Бред. Натуральный бред. Зачем я все это пишу? Привычка? Пора отвыкать от старых привычек. Кто же научил меня вести дневник? Отец? Не помню уже… Может, отец. Может, кто-то из первых учителей. Зачем все это? Особенно теперь? Кто это все прочтет?
Очевидно. Разумеется. Конечно, последний! Даже если бы не… Все равно последний. Не думать! Закройся! Прекрати думать, ты, кретин!..
Альрихт Родефрид, гроссмейстер, сломал перо и швырнул обломки в стену. Попытался швырнуть.

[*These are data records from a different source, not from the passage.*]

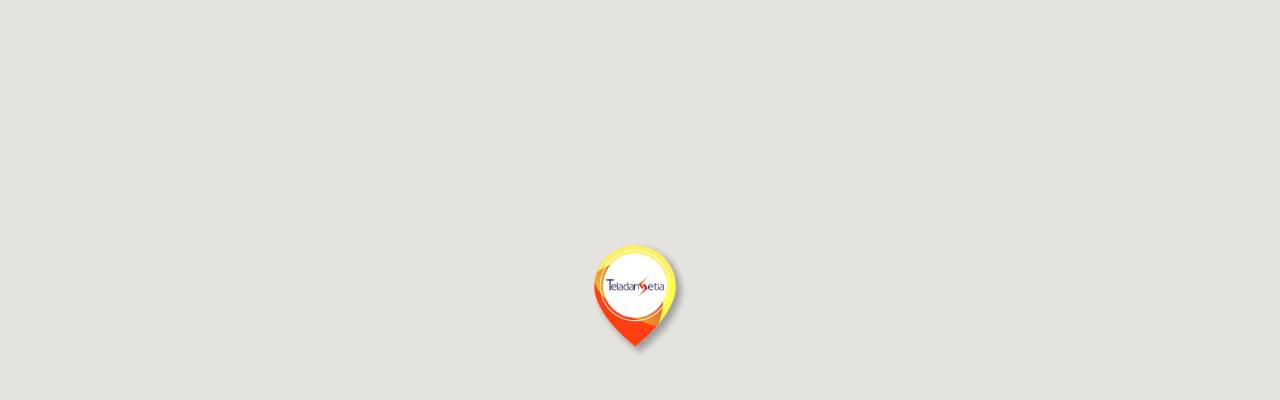

--- FILE ---
content_type: text/html; charset=utf-8
request_url: https://snazzymaps.com/embed/337786
body_size: 1287
content:
<html>
    <head>
		<title>Taman Desa Bertam Mobile for Contact</title>
		<style>
			body {
				margin: 0;
			}
		</style>
		<style>		
			#map {
				height: 100%;
			}
		</style>		

    </head>
    <body>
        <div id="map"></div>
        <script type="text/javascript">
			function createMap(){
				var opts = {
					center: {
						lat: 2.23726,
						lng: 102.260958,
					},
					zoom: 16,
					styles: [{"featureType":"all","elementType":"labels.text.fill","stylers":[{"color":"#787878"}]},{"featureType":"administrative","elementType":"labels.text.fill","stylers":[{"color":"#444444"}]},{"featureType":"landscape","elementType":"all","stylers":[{"color":"#f2f2f2"}]},{"featureType":"landscape","elementType":"geometry.fill","stylers":[{"color":"#eaeaea"}]},{"featureType":"landscape.natural.landcover","elementType":"geometry.fill","stylers":[{"color":"#eaeaea"}]},{"featureType":"landscape.natural.terrain","elementType":"geometry.fill","stylers":[{"color":"#eaeaea"}]},{"featureType":"poi","elementType":"all","stylers":[{"visibility":"off"}]},{"featureType":"road","elementType":"all","stylers":[{"saturation":-100},{"lightness":45}]},{"featureType":"road.highway","elementType":"all","stylers":[{"visibility":"simplified"}]},{"featureType":"road.arterial","elementType":"labels.icon","stylers":[{"visibility":"off"}]},{"featureType":"transit","elementType":"all","stylers":[{"visibility":"off"}]},{"featureType":"water","elementType":"all","stylers":[{"color":"#46bcec"},{"visibility":"on"}]},{"featureType":"water","elementType":"geometry.fill","stylers":[{"color":"#cccccc"}]}],
					maxZoom: 20,
					minZoom: 0,
					mapTypeId: 'roadmap',
				};


					opts.clickableIcons = true;
                    opts.disableDoubleClickZoom = false;
                    opts.draggable = true;
                    opts.keyboardShortcuts = true;
                    opts.scrollwheel = false;
				

				var map = new google.maps.Map(document.getElementById('map'), opts);


				(function(){
					var markerOptions = {
						map: map,
						position: {
							lat: 2.23726,
							lng: 102.260958,
						}
					};

					markerOptions.icon = {
						url: 'https://snazzy-maps-cdn.azureedge.net/assets/marker-c63af41d-0a3a-47d7-93de-57dd7608a815.png',
						scaledSize: new google.maps.Size(
							100,
							120),
						size: new google.maps.Size(
							100,
							120),
						anchor: new google.maps.Point(
							50,
							120)
					};
					markerOptions.options = {
						optimized: true,
					};
										var marker = new google.maps.Marker(markerOptions);


				})();
				
			}
        </script>
		<script defer src="https://maps.googleapis.com/maps/api/js?key=AIzaSyDZYlxON4eb2W2PrCMgfY5wRcVG92FrIbs&v=3.31&language=en&libraries=places,geometry&callback=createMap"></script>
    </body>
</html>


Декшасс, эта физика!.. Швырялся Дани пухом против ветра, а Эдхен лила воду в решето… Альрихт, стиснув зубы, вырвал чистую страницу из дневника и вытер брызги чернила с руки. Потом двумя пальцами взял дневник и подошел к камину. Постоял, раскачивая толстую тетрадь за уголок возле корешка, и разжал пальцы.
Горело славно.
В задницу все, что было раньше. Прощай, глупый добрый отец, слишком старательный, слишком наивный. Ты вовремя ввязался в драку, ты умер с честью, ты не дожил до Заката, и на твоем памятнике высечены красивые слова. Если это ты научил меня вести бессмысленные дневники, то я тебя прощаю. Прощай и ты, матушка. Проклятая чахотка была к тебе милосердна. И я прощаю тебе идиотскую попытку женить меня в пятнадцать лет. Хорош бы я был сейчас, с румяной коровой в будуаре, тремя-четырьмя орущими и пищащими придурками в непредсказуемых местах, и еще непременным кудлатым шнатцраузером в углу у камина. Он бы сейчас поднялся, вкусно зевнул и скептически смотрел бы на угли, которые я ворошу кочергой, как будто рассчитываю найти там нечто… Нечто, выпавшее из обугленного переплета, сохранившееся и, невзирая ни на что, сообщающее миру, что у Альрихта, гроссмейстера Родефрида, было прошлое. Слава Эртайсу, прошлого не было. Ничего не было. Не было румяной дуры, которую сегодня пришлось бы отравить или прирезать… Не думать!
Он стремительно вышел из кабинета, но не хлопнул дверью. Привычка. Тщательность. Аккуратность. Дерьмо. Старательные кошки. Погадив, следует закопать кучку и тщательно почиститься. Тогда никто, никто и никогда не догадается, что кошки тоже способны гадить.
Он очень устал от того, что творилось последние недели в его сознании. Трудно. Сумбур. Избыток блуждающих в сумерках чувств, сплошные обрывки, никаких длинных, последовательных мыслей. Трудно. Безумие. Мир — как сквозь воду. Много воды. Как сквозь пелену дождя. Может быть, дождь все-таки отражает его ощущения? Нет. Я слаб. Для дождя нужно много Силы. Много Силы. У меня столько нет. Пока нет. Еще так долго, так долго не будет. До конца света. А потом?
— Все, что было раньше, уже не в счет, — сказал он, обнаружив себя в передней, натягивающим мягкие высокие сапоги. Да. Дождь. Там, на улице, дождь. Мы не станем ездить верхом сегодня, не станем. Это просто дождь. Чтобы ноги были сухими. Ноги должны быть сухими. Это залог жизненного успеха всякого благоразумного гетмендийца. Дерьмо должно быть закопано, ноги должны быть сухими.
— Сударь?
— Нет, ничего. Давай плащ.
— Вы не слишком рано, сударь?
— А?
Не слишком ли рано? Ничто не слишком. Это было написано на чьем-то гербе. Старом, еще из этого мира. Не помню, на чьем. Неважно. Все, что было раньше, уже неважно. Все равно хорошо сказано. Как раз для меня. Ничто не слишком. Ничто. Ничто…
— Нет, пожалуй, вовремя.
— А-а, — умиротворенно сказала Клеф. — А у господина Клегена вадинк хороший? Помню, раньше у Клегенов вадинк всегда с изюмом подавали.
Это откуда же она помнит? Разве она бывала у Клегенов? Как моя Клеф могла бы оказаться у Клегенов? И пить вадинк? И нортенийское игристое, с нежной розовой искрой, и адзгурджиали?
— Почему с изюмом? Откуда ты взяла?
— Так ихняя Брета на рынке завсегда изюм выбирает так, и чтоб не какой, а только южный, особо из Сестолиса, а то еще хук-су, знаете, светлый такой, что у Океана растет. Это, говорит, Клеф, для вадинка, а то господин Клеген очень любит, чтоб корица с гвоздикой, а потом изюм.